Jana Rabelo
Professora, mestre em estudos linguísticos. Mantém um curso de redação on-line com alunos de todo o Brasil e é professora de redação no pré-vestibular do Colégio Bernoulli
O homeschooling, um projeto que circula no Brasil há alguns anos, me parece mera cópia do modelo norte-americano. Porém, no contexto brasileiro, especificamente, há diversos fatores que o tornam inadequado. Para começar, uma crítica geral, que se aplica inclusive à realidade norte-americana, é que a escola não é um espaço apenas de ensino e aprendizagem no sentido técnico, conteudista. Trata-se de um espaço de socialização, de convivência com a diversidade, desenvolvimento de uma série de habilidades sociointeracionais. Dessa maneira, eu acredito que as crianças e os adolescentes que frequentarem apenas as aulas dadas em casa, por seus tutores, serão expostos a uma realidade aumentada, a partir um recorte específico da classe econômica, das escolhas ideológicas, éticas e religiosas dos seus pais.
Recentemente, o ministro da Educação, Milton Ribeiro, afirmou que isso não seria um problema, pois essa socialização seria feita pelos pais e pela comunidade religiosa frequentada por eles. Isso, para mim, é uma visão muito limitada do contato social. É necessário para a nossa formação cidadã que todos tenhamos acesso às diversas manifestações de estilo de vida, religião - ou falta dela, escolhas políticas e ideológicas, classes sociais, entre outros fatores. Principalmente na infância, em que são desenvolvidas habilidades básicas como o senso de tolerância, o desenvolvimento da capacidade de trabalho em equipe e, até mesmo, empatia e alteridade.
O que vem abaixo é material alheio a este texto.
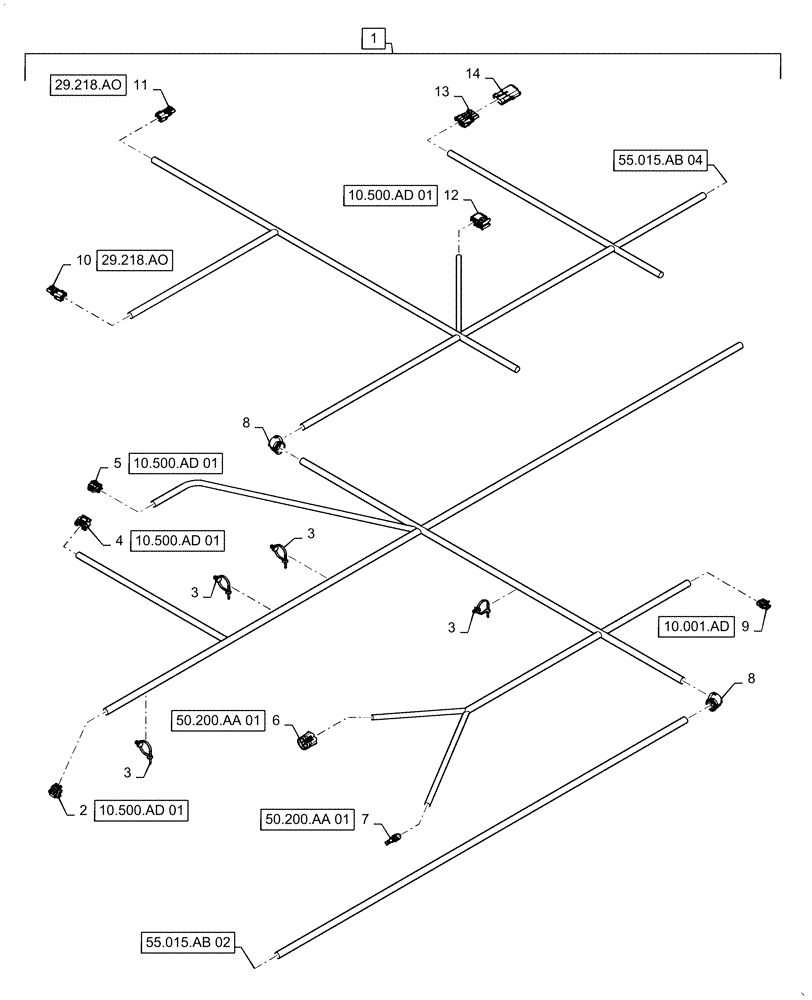 1

29.218.AO 11

14

13

55.015.AB 04

10.500.AD 01 12

10 29.218.AO

8

5 10.500.AD 01

4 10.500.AD 01

3

3

3

10.001.AD 9

8

50.200.AA 01 6

3

2 10.500.AD 01

50.200.AA 01 7

55.015.AB 02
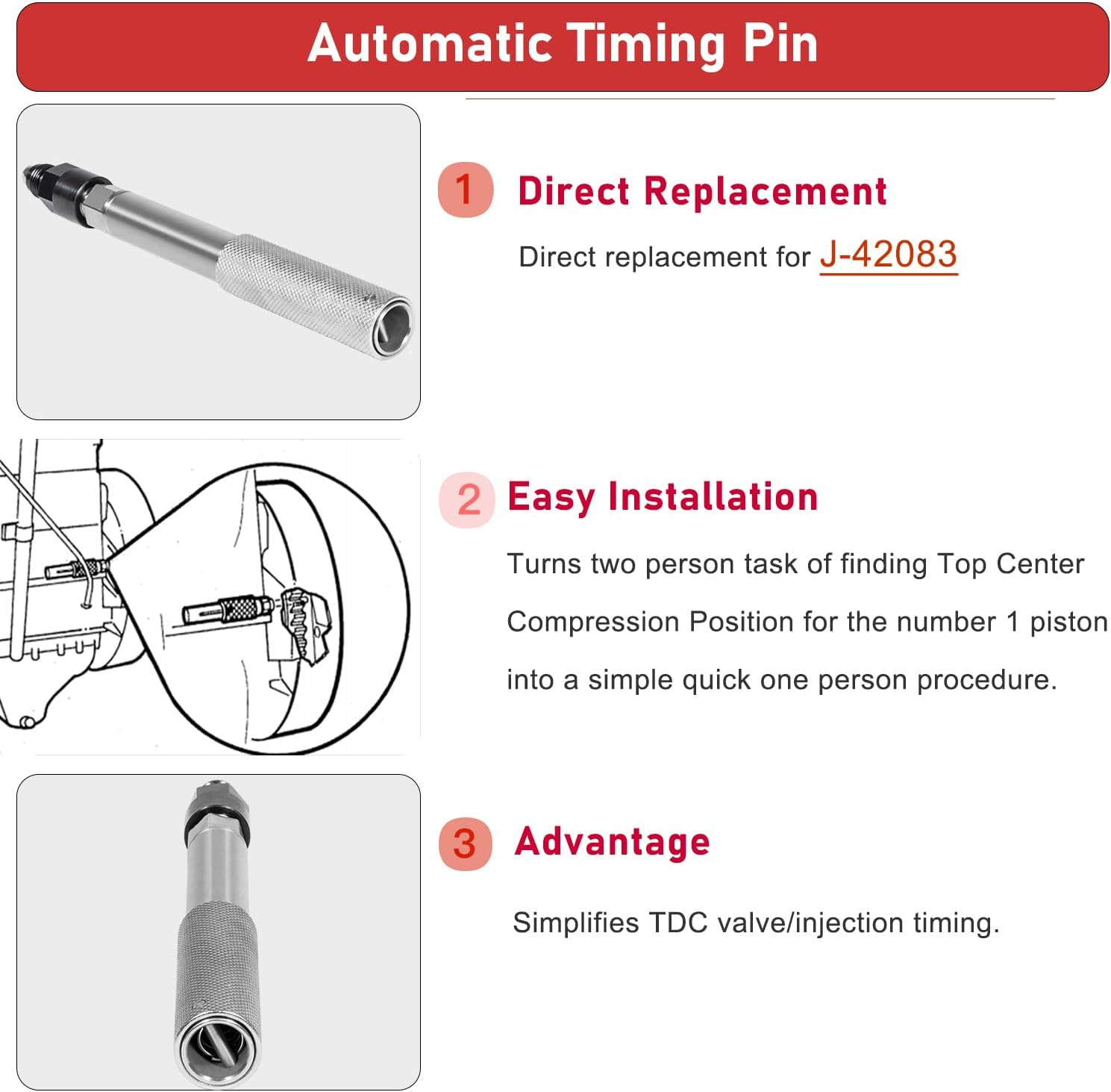 Automatic Timing Pin

1 Direct Replacement

Direct replacement for J-42083

2 Easy Installation

Turns two person task of finding Top Center Compression Position for the number 1 piston into a simple quick one person procedure.

3 Advantage

Simplifies TDC valve/injection timing.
Além disso, no contexto nacional, temos que considerar que uma parte representativa dos brasileiros tem o nível de escolarização e índices de domínio das linguagens ainda muito baixos. Um terço dos brasileiros é considerado analfabeto funcional. Portanto, a oferta do homeschooling é deficitária, tanto em termos técnicos, quanto sociointeracionais. E, aos que defendem que seria feito por meio de tutores, é uma resposta classista, haja vista que as classes médias e baixas não têm condições socioeconômicas de oferecer esse ensino personalizado.
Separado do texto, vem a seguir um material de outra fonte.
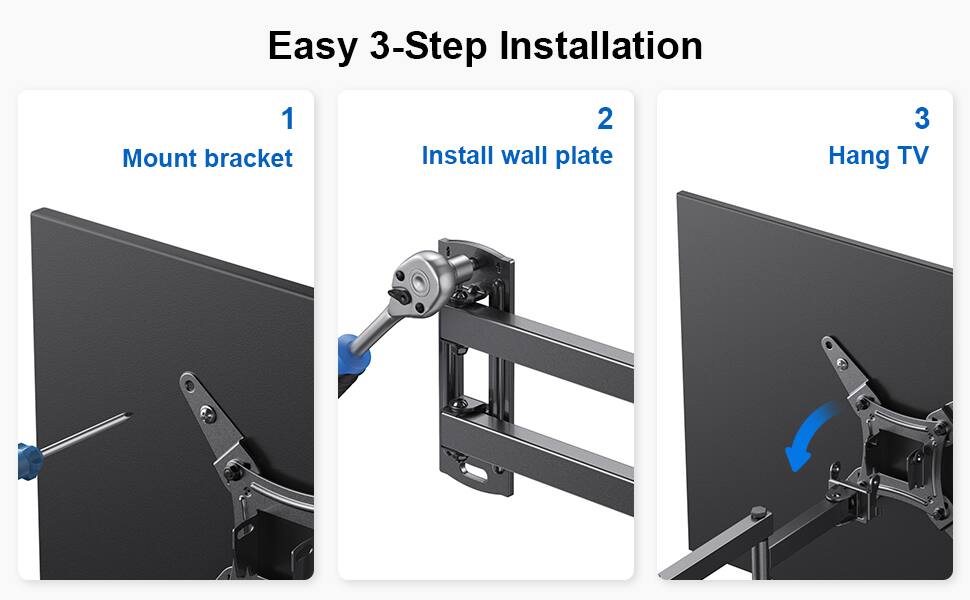 Easy 3-Step Installation

1
Mount bracket

2
Install wall plate

3
Hang TV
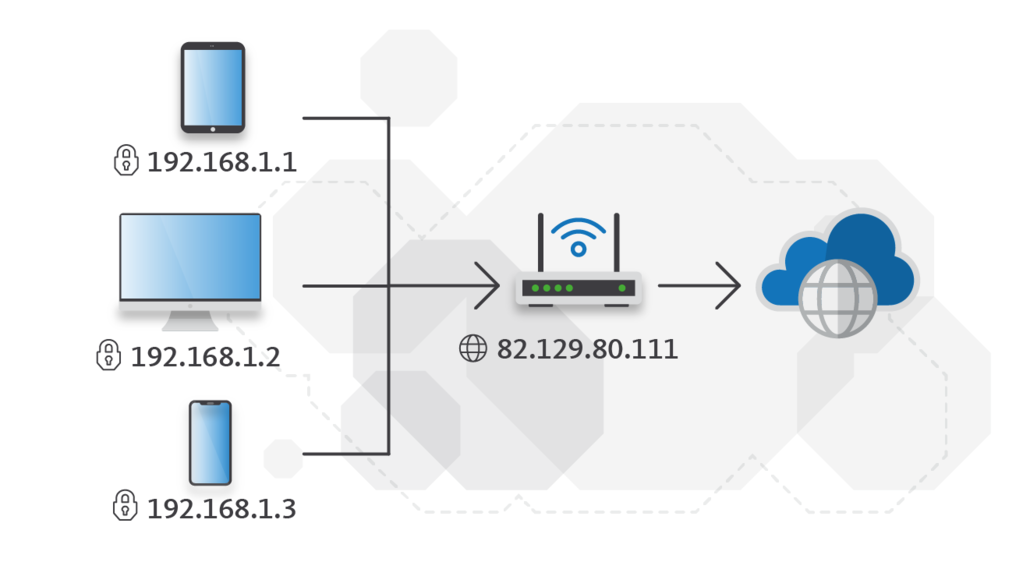 192.168.1.1

192.168.1.2

192.168.1.3

82.129.80.111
Já o ensino a distância é outra modalidade. A educação a distância é uma tendência inovadora permeada por estudos profundos, que oferecem não apenas uma mudança das plataformas, saindo do mundo real para o mundo virtual, mas também das metodologias, dos referenciais teóricos. A educação a distância é um ramo de estudo da pedagogia e da psicologia, além das áreas ligadas à tecnologia da informação, que tem aproximadamente 25 a 30 anos e uma bibliografia bastante extensa.
Isso é muito diferente, também, do ensino remoto que está sendo oferecido pelas escolas brasileiras, no contexto da pandemia. Esse é um modelo improvisado, as aulas são as mesmas, majoritariamente expositivas, muito pouco interativas, oferecidas apenas em novas plataformas digitais. O que observo é um grande improviso e isso não é culpa dos professores, pois eles não foram capacitados para mudarem seu formato de aula, para usarem uma nova metodologia, uma nova linguagem. Os professores e os alunos, infelizmente, foram jogados nesse sistema porque não havia alternativa. De fato, era necessário que se suspendessem as aulas presenciais considerando o contexto de caos sanitário e hospitalar que o Brasil vive.
Temos ainda uma questão do privilégio: os professores pertencentes às classes mais baixas não conseguem fazer essas adaptações. Essas são as classes mais atingidas pela suspensão das aulas presenciais. Os alunos de escola pública foram prejudicados porque eles não têm, muitas vezes, a estrutura necessária para acompanhar essas aulas, seja porque seus pais não conseguem dar a tutoria necessária neste momento, ou porque os seus professores não têm acesso aos recursos. Portanto, o ensino remoto, como está sendo oferecido no Brasil hoje, apenas reflete e aprofunda as desigualdades que nos marcam há tantos anos e se manifestam, entre outras áreas, na educação.